New Zealand lawn bowler

Valerie Christine Smith (born 29 July 1965) is an international lawn bowler from New Zealand.

==Bowls career==
===World Championships===
Smith won a bronze medal at the 2004 World Outdoor Bowls Championship in Leamington Spa before winning three medals four years later at the 2008 World Outdoor Bowls Championship in the singles and pairs gold medal and team event (silver medal) in Christchurch, New Zealand. At the 2012 World Outdoor Bowls Championship, Smith won two silver medals in the singles and pairs respectively. In 2016, she won a bronze medal in the fours at the 2016 World Outdoor Bowls Championship in Christchurch with Angela Boyd, Katelyn Inch and Kirsten Edwards.

In 2020, she was selected for the 2020 World Outdoor Bowls Championship in Australia but the event was cancelled due to the COVID-19 pandemic. In 2023, she was selected as part of the team to represent New Zealand at the 2023 World Outdoor Bowls Championship. She participated in the women's triples and the women's fours events. In the fours, her team won the bronze medal. One week later in the triples (partnering Tayla Bruce and Leeane Poulson), the team won the group undefeated before winning a tense quarter final against Malaysia and a semi final against Canada.
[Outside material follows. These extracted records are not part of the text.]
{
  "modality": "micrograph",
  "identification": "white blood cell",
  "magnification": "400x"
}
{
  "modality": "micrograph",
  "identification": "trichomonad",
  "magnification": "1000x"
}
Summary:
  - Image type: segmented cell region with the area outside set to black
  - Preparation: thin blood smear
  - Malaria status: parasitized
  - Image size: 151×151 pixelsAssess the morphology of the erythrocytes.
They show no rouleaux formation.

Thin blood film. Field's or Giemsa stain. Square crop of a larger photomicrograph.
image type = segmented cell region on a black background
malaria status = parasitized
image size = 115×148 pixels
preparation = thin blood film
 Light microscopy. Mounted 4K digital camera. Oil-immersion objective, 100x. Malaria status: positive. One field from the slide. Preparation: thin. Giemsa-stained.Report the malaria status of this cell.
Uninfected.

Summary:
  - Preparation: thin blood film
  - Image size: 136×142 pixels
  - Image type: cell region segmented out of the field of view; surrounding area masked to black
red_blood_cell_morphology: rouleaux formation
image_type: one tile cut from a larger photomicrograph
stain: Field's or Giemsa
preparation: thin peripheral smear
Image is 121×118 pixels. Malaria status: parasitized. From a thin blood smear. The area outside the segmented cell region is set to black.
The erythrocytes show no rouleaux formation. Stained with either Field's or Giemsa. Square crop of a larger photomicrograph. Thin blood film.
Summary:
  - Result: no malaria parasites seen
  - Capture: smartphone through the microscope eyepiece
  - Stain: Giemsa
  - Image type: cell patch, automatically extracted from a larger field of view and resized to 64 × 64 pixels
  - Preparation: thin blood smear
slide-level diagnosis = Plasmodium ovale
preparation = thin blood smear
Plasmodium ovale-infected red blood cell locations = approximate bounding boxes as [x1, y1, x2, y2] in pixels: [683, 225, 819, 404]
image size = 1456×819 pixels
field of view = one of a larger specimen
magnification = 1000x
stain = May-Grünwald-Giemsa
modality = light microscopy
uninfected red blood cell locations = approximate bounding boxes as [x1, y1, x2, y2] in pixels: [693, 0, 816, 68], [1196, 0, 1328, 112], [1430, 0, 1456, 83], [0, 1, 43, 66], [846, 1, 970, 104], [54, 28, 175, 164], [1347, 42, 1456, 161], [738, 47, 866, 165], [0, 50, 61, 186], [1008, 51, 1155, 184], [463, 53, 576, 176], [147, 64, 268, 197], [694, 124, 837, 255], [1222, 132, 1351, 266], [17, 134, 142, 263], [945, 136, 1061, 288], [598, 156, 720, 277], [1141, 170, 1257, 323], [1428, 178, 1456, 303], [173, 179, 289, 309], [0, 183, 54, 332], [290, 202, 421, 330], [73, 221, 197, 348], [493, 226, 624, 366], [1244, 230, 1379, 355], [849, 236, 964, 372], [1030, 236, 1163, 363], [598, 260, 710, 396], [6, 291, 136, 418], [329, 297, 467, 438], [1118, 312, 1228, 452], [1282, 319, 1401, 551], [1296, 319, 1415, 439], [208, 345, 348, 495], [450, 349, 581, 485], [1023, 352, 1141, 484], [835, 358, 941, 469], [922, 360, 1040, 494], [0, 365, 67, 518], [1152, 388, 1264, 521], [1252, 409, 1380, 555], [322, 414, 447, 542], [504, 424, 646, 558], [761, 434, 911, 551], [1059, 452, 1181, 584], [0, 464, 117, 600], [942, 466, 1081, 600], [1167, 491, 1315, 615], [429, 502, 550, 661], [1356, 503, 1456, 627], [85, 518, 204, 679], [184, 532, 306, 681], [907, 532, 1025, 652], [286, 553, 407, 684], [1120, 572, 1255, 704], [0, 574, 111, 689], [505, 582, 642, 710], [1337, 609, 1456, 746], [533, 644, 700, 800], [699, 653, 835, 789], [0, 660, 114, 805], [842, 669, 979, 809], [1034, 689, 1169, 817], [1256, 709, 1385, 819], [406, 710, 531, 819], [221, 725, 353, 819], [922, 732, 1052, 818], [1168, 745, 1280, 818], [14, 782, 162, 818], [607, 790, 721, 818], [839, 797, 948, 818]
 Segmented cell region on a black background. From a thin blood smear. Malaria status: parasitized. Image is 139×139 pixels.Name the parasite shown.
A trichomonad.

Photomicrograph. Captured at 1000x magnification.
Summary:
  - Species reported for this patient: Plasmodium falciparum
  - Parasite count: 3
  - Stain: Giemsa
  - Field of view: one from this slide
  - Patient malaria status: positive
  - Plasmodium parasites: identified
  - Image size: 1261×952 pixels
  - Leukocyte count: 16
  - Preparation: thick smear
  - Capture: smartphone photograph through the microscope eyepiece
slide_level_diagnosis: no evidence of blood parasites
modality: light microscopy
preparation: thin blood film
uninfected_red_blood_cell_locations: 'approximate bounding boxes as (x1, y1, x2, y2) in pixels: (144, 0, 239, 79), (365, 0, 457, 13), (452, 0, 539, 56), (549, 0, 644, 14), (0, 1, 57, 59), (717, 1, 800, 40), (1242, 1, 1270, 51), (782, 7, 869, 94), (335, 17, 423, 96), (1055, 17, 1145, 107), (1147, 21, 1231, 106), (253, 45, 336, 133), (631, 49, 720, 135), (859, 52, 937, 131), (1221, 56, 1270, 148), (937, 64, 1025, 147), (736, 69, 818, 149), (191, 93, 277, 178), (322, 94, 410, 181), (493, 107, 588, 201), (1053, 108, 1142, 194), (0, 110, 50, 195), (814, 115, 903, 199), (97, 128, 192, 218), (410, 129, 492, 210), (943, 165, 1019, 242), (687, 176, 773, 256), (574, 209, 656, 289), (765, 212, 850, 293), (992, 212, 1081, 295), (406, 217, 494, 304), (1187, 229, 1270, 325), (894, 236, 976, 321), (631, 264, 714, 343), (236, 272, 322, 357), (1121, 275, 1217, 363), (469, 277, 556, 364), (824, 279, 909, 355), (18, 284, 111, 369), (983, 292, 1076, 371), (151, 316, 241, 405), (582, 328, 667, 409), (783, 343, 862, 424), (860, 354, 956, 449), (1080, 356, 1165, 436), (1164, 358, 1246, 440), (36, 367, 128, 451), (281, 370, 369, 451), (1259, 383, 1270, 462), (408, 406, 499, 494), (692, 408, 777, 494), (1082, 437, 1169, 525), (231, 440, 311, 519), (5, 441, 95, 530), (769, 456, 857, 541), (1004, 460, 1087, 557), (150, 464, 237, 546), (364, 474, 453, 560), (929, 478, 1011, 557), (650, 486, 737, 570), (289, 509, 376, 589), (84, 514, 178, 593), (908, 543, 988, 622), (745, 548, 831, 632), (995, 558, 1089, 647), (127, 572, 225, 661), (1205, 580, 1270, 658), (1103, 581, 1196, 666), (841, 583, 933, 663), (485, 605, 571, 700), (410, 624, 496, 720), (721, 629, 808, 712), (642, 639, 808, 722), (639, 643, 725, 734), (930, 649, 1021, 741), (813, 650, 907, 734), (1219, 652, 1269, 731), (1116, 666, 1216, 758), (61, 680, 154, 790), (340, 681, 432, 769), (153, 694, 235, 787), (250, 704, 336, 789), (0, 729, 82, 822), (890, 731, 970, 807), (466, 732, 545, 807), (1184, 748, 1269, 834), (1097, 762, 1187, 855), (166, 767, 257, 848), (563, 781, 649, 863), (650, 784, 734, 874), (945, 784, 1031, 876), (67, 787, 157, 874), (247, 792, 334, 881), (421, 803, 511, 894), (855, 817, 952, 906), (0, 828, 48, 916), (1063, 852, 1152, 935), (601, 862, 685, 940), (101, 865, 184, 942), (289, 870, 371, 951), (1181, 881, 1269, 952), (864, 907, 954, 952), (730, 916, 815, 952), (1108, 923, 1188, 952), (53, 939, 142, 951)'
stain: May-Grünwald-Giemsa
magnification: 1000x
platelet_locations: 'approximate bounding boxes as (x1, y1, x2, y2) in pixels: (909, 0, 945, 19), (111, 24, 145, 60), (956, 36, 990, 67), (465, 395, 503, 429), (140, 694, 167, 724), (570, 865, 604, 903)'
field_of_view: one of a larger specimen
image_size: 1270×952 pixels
In the final they met Australia, losing 16–9 but claiming the silver medal.

===Commonwealth Games===
Smith competed at the 2006 Commonwealth Games in Melbourne, the women's triples competition and at the 2010 Commonwealth Games in Delhi, where she won a silver medal in the women's singles competition. She competed at the 2014 Commonwealth Games as part of the women's pairs and women's fours teams. She won a bronze medal in the women's fours events alongside teammates Mandy Boyd, Selina Goddard and Amy McIlroy.

She was selected as part of the New Zealand team for the 2018 Commonwealth Games on the Gold Coast in Queensland. In 2022, she competed in the women's triples and the Women's fours at the 2022 Commonwealth Games. In both the triples and the fours she secured a bronze medal.

===Asia Pacific===
Smith has won seven medals at the Asia Pacific Bowls Championships including four golds, the latest gold being at the 2019 Asia Pacific Bowls Championships in the Gold Coast, Queensland.

===National===
In addition to her international successes Smith has won eight titles at the New Zealand National Bowls Championships. She won the pairs four times in 2004 and 2011 (with Jo Edwards) and 2019 and 2021 (with Lisa Prideaux) and the fours in 2010, 2017, 2023 and 2025.

==Honours and awards==
In the 2026 New Year Honours, Smith was appointed an Officer of the New Zealand Order of Merit, for services to outdoor bowls.